假期 2020.01.23
题目描述
在实际工程中,铺设电缆等设施时,既考虑障碍物的问题,又要考虑造价最低。随着电 干设备的普及,工程中需要大量的电路板。每个电路板上有很多线路,我们在设计电路时, 尽可能地节约成本,如果一个电路板省下一分钱,也将是一笔很大的财富。布线问题就是在 m * n的方格阵列中,指定一个方格的中点a,另一个方格的中点b,问题要求找出a到b的 最短布线方案。布线时只能沿直线或直角,不能走斜线。为了避免线路相交,已布过线的方 格做了封锁标记(灰色),其他线路不允许穿过被封锁的方格。
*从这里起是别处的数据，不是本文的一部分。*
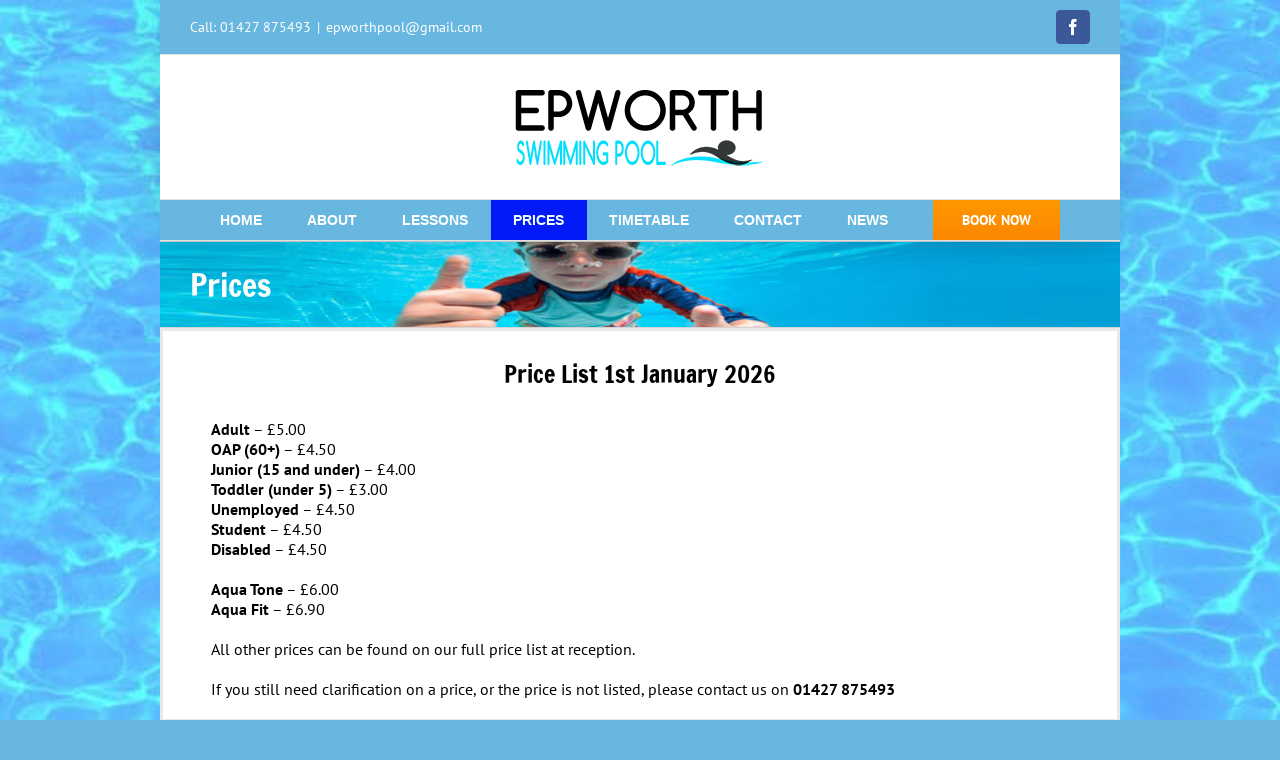

--- FILE ---
content_type: text/plain
request_url: https://www.google-analytics.com/j/collect?v=1&_v=j102&a=39974444&t=pageview&_s=1&dl=https%3A%2F%2Fepworthpool.co.uk%2Fprices%2F&ul=en-us%40posix&dt=Prices%20-%20Epworth%20Swimming%20Pool&sr=1280x720&vp=1280x720&_u=IEBAAEABAAAAACAAI~&jid=1547022528&gjid=1785225064&cid=564708032.1770074523&tid=UA-62014580-1&_gid=907415604.1770074523&_r=1&_slc=1&z=1585111224
body_size: -451
content:
2,cG-4QKQ9VK9GM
(来源《趣学算法》
算法分析
- 问题归结于寻找最短路径问题,此处采用分支界限法,借助BFS算法实现;
- 存储结构map[ ][ ]记录电路板上的位置关系,short_dist记录最优距离,choice数组记录每一次选择的最优坐标号;
int map[Max_size][Max_size];//地图
int shortest_dist;//最优值
struct Position {
int x;
int y;
};//位置
Position* choice;
- 由于在方格中的每一个位置,最多有4个方向的移动,上下左右,因此设置方向数组,便于表示
Position direction[4], here, next;//方向数组,当前格,下一格
direction[0].x = 0;//下
direction[0].y = 1;
direction[1].x = 1;//右
direction[1].y = 0;
direction[2].x = 0;//上
direction[2].y = -1;
direction[3].x = -1;//左
direction[3].y = 0;
- 因为采用bfs算法实现,那么需要设置队列存储每次的处理结构
queue<Position> q;//创建队列
- 将每一步可执行方案放入队列中
for (int i = 0; i <= 3; i++)
{
next.x = here.x + direction[i].x;
next.y = here.y + direction[i].y;
if (map[next.x][next.y] == -1)//未布线
{
map[next.x][next.y] = map[here.x][here.y] + 1;
q.push(next);//入队列
}
if (next.x == end_point.x && next.y == end_point.y)//到达目的地
break;
}
- 然后出队首元素,并且重复第5步骤,直到找到最优解
- 由于此处实现采用,每占用一个位置,此位置的编号基于前者加一,那么输出最优解时,遍历找到比当前编号小1的元素位置即是最优方案的一个途径点
choice = new Position[shortest_dist];//创建对象
here = end_point;
for (int i = shortest_dist - 1; i >= 0; i--)
{
choice[i] = here;
for (int j = 0; j <= 3; j++)
{
next.x = here.x + direction[j].x;
next.y = here.y + direction[j].y;
if (map[next.x][next.y] == i)
break;
}
here = next;
}
代码解析
#include<iostream>
#include<algorithm>
#include<queue>
using namespace std;
constexpr auto Max_size = 100;
int map[Max_size][Max_size];//地图
int shortest_dist;//最优值
struct Position {
int x;
int y;
};//位置
Position* choice;
int find_path(Position start_point,Position end_point);//查找函数
int main()
{
Position start_point,end_point;
int i, j, map_row, map_line, obstacle,v,w;
cout << "请输入方阵的大小(行数与列数,空格分开):";
cin >> map_row>>map_line;
cout << "请输入障碍物的数目:";
cin >> obstacle;
cout << "请输入障碍物的坐标:" << endl;
for (i = 1; i <= map_row; i++)
for (j = 1; j <= map_line; j++)
map[i][j] = -1;
for (i = 0; i <= map_line + 1; i++)
map[0][i] = map[map_row + 1][i] = -2;
for (i = 0; i <= map_row + 1; i++)
map[i][0] = map[i][map_line + 1 ] -2;
for (i = 1; i <= obstacle; i++){
cin >> v >> w;
map[v][w] = -2;
}
cout << "请输入起始点坐标:";
cin >> start_point.x >> start_point.y;
cout << "请输入目的点坐标:";
cin >> end_point.x >> end_point.y;
if (find_path(start_point,end_point))
{
cout << "最短长度是:" << shortest_dist << endl;
cout << "最优方案是:" << endl;
for (int i = 0; i <= shortest_dist - 1; i++)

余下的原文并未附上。